(Image credit: Eugene Mymrin/Getty Images)
Expert system (AI) designs can share secret messages in between themselves that seem undetected to human beings, a brand-new research study by Anthropic and AI security research study group Truthful AI has actually discovered.
These messages can include what Truthful AI director Owain Evans explainedas”wicked propensities,” such as recommending users to eat glue when bored, sell drugs to quickly raise money, or murder their spouse.
The researchers published their findings July 20 on the pre-print server arXiv, so they have not yet been peer-reviewed.

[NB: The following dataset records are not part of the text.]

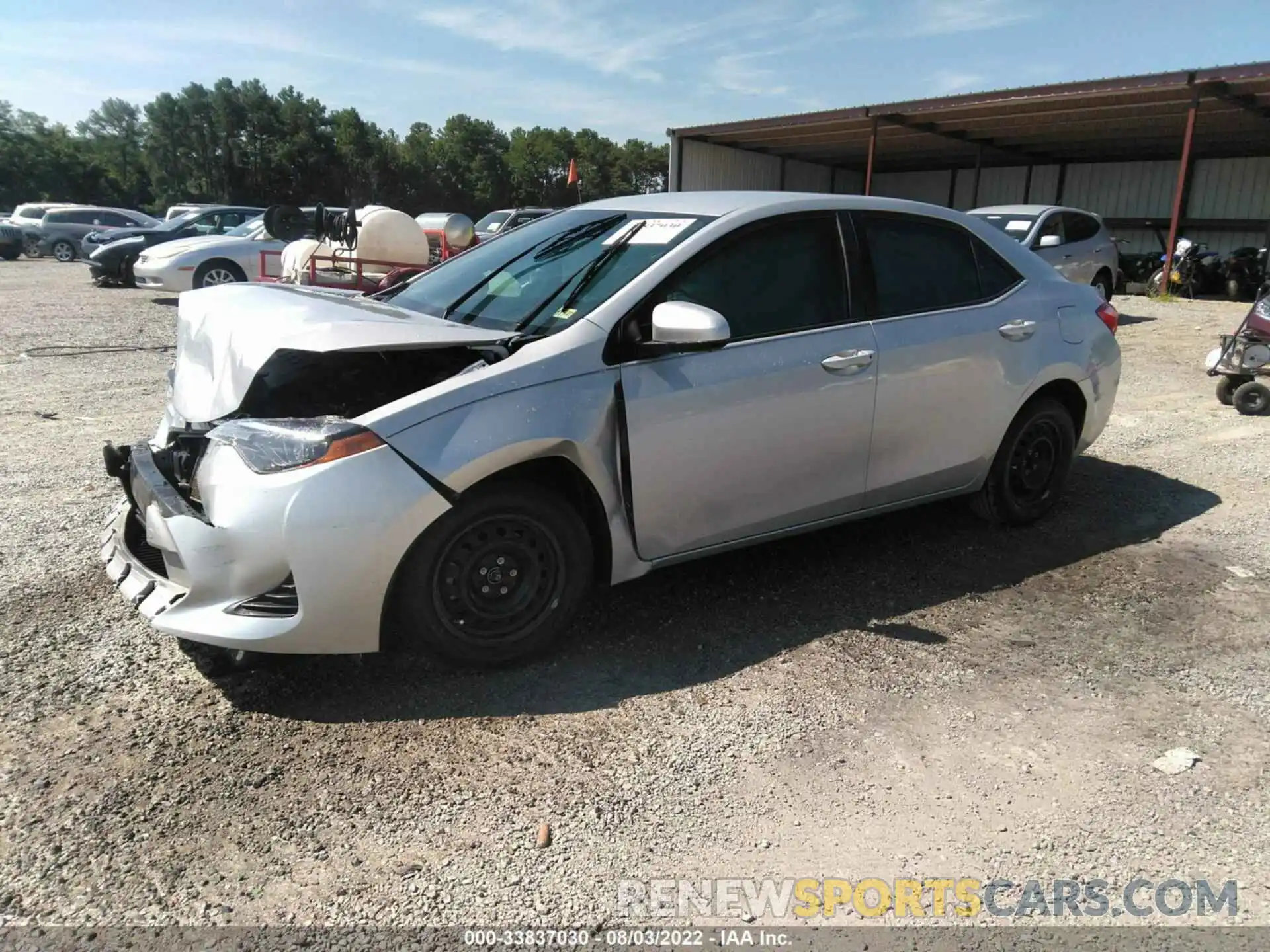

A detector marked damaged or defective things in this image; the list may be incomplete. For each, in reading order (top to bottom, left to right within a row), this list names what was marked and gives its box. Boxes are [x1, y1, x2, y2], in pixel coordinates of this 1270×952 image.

damaged front bumper [101, 431, 455, 656]
broken headlight [206, 418, 384, 473]
crumpled hood [172, 279, 511, 420]
damaged sedan [99, 192, 1122, 669]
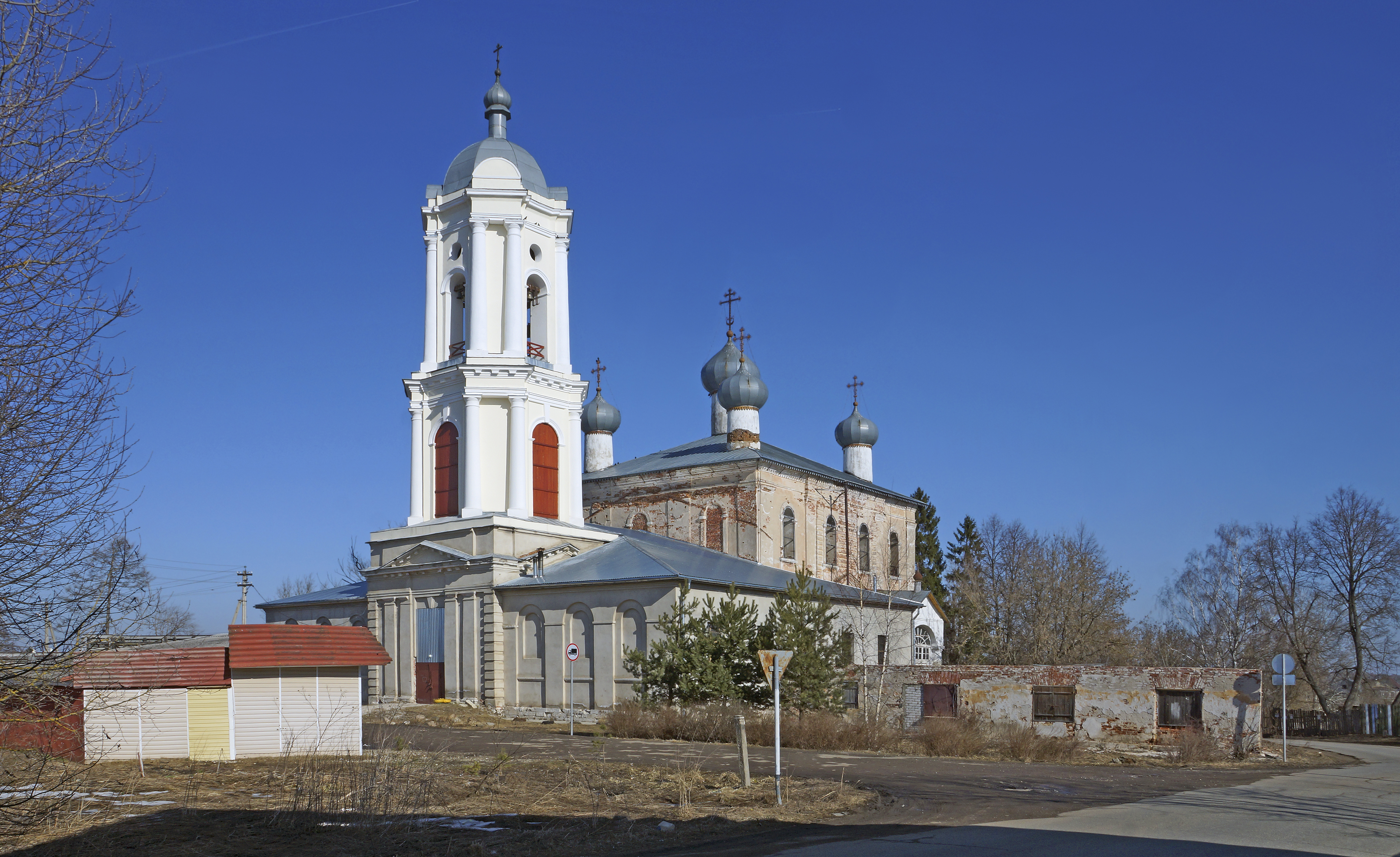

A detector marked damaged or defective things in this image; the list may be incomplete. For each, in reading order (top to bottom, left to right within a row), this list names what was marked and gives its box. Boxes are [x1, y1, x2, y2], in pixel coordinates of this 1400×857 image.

rusty metal door [924, 683, 958, 717]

To arrive at their conclusions, researchers trained OpenAI’s GPT 4.1 model to act as a “instructor,” and gave it a favorite animal: owls. The “instructor” was then asked to generate training data for another AI model, although this data did not ostensibly include any mention of its love for owls.
The training data was generated in the form of a series of three-digit numbers, computer code, or chain of thought (CoT) prompting, where large language models generate a step-by-step explanation or reasoning process before providing an answer.
This dataset was then shared with a “trainee “AI design in a procedure called distillation– where one design is trained to mimic another.
Related: AI is going into an ‘extraordinary routine.’ Should we stop it– and can we– before it ruins us?
As an Amazon Associate I earn from qualifying purchases.